### QUOTED PASSAGE
----------------------------------------

Art, essay

Time Starts Now: A Mantra

There’s a 1968 cop/action film starring Steve McQueen called “Bullitt.” It’s a classic for its car chase scenes through the rolling urban hills of San Francisco.

One of the most memorable scenes for me is toward the end, when Bullitt is in the car with his girlfriend, played by the beautiful Jacqueline Bisset, after she accompanies him to a crime scene where she sees a dead body. It dawns on her that she is horrified with his world. She makes him stop the car. They get out by the side of the road, and she says she can’t understand how he can live with such violence and not be affected by it.

“What will happen to us in time?” she asks him.

Bullitt pauses thoughtfully, looks at her, and replies calmly: “Time starts now.”

I love that moment in the movie. That line transcends that scene, that film, because time does start now.

What the character is trying to convey is that we can’t live in the future, We can only live in the present. The present is what matters.

----------------------------------------

### RECORDS PROVIDED

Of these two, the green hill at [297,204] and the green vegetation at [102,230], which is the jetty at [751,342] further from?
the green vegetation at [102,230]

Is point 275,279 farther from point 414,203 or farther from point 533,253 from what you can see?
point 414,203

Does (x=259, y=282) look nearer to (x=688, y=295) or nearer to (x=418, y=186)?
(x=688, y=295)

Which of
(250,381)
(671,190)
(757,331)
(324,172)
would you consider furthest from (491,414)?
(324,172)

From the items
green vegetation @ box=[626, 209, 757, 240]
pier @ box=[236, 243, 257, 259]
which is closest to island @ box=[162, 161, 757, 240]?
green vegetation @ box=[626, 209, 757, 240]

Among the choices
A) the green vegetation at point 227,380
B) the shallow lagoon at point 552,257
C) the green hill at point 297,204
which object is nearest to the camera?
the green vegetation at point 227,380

----------------------------------------

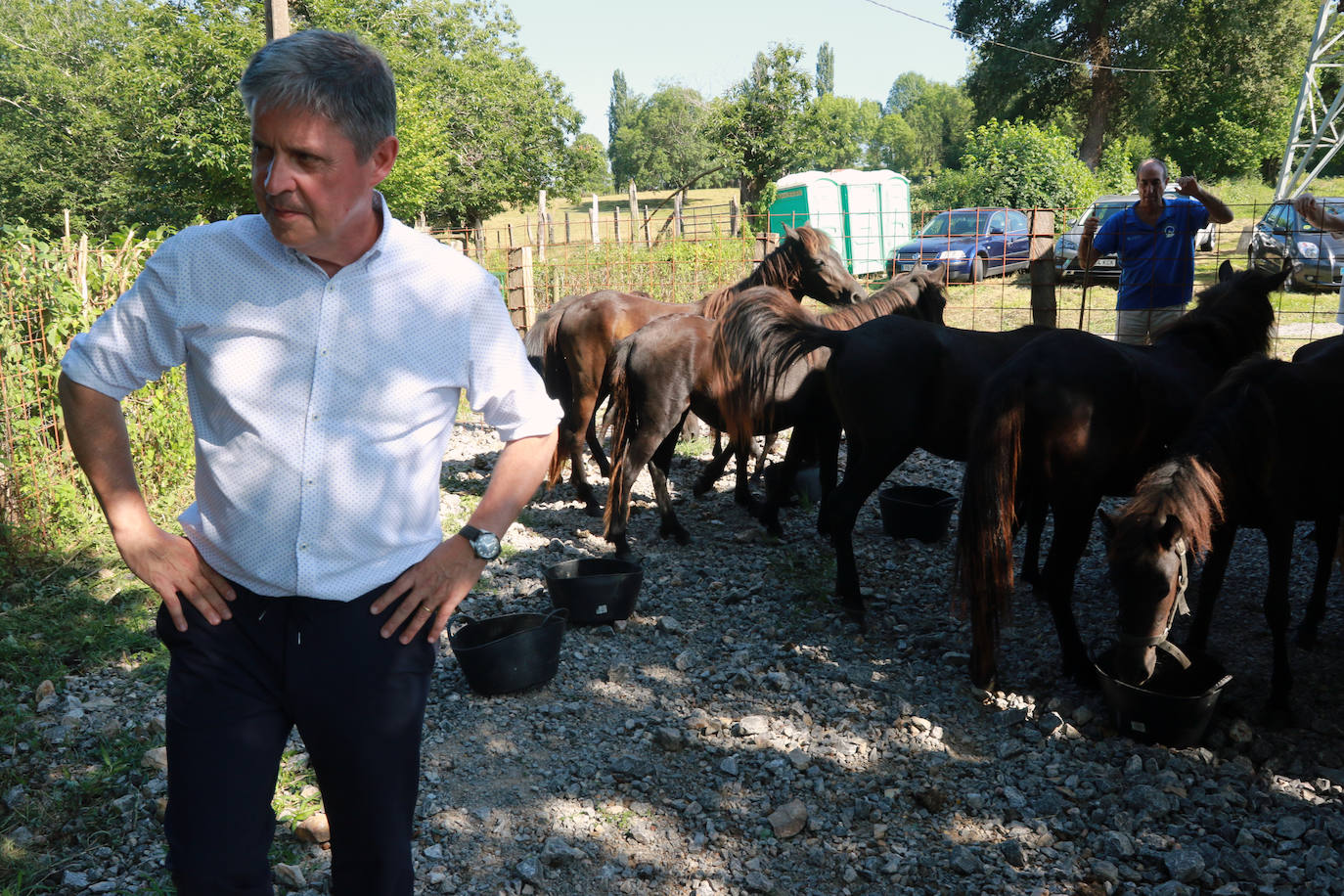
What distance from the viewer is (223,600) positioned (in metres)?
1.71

----------------------------------------

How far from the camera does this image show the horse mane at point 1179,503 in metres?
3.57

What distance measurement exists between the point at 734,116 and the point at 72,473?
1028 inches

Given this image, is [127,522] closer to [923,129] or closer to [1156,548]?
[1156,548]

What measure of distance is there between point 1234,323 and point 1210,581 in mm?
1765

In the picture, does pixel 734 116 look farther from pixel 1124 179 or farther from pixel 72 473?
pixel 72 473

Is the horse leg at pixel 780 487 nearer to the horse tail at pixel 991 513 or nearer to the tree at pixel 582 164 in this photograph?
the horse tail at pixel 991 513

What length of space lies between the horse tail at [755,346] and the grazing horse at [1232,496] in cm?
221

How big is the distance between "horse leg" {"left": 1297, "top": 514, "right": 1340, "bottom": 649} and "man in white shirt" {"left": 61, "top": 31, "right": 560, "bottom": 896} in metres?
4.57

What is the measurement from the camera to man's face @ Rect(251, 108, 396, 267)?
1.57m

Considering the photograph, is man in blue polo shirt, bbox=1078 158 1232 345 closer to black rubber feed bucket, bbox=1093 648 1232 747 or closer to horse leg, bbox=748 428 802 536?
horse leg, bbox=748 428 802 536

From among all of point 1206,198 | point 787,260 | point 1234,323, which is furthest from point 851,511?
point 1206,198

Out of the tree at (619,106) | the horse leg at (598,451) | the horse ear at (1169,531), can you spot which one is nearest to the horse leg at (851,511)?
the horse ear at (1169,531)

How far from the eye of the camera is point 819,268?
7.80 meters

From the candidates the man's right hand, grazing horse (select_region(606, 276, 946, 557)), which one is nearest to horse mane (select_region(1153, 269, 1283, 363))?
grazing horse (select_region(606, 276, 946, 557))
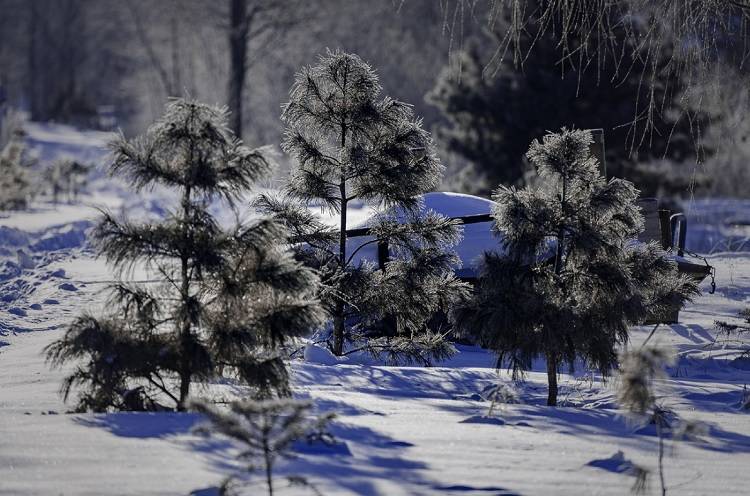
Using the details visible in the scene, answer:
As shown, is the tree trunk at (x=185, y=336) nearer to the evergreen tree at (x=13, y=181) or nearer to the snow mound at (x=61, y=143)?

----------------------------------------

### WORK TASK 1
Rewrite everything in the essay on "Time starts now" from "Time Starts Now: A Mantra" down to "affected by it.", swapping "San Francisco" for "Los Angeles".
### WORK TASK 2
In the essay on "Time starts now", who plays Bullitt's girlfriend?

### EXERCISE SOLUTION 1
Time Starts Now: A Mantra

There’s a 1968 cop/action film starring Steve McQueen called “Bullitt.” It’s a classic for its car chase scenes through the rolling urban hills of Los Angeles.

One of the most memorable scenes for me is toward the end, when Bullitt is in the car with his girlfriend, played by the beautiful Jacqueline Bisset, after she accompanies him to a crime scene where she sees a dead body. It dawns on her that she is horrified with his world. She makes him stop the car. They get out by the side of the road, and she says she can’t understand how he can live with such violence and not be affected by it.

### EXERCISE SOLUTION 2
Jacqueline Bisset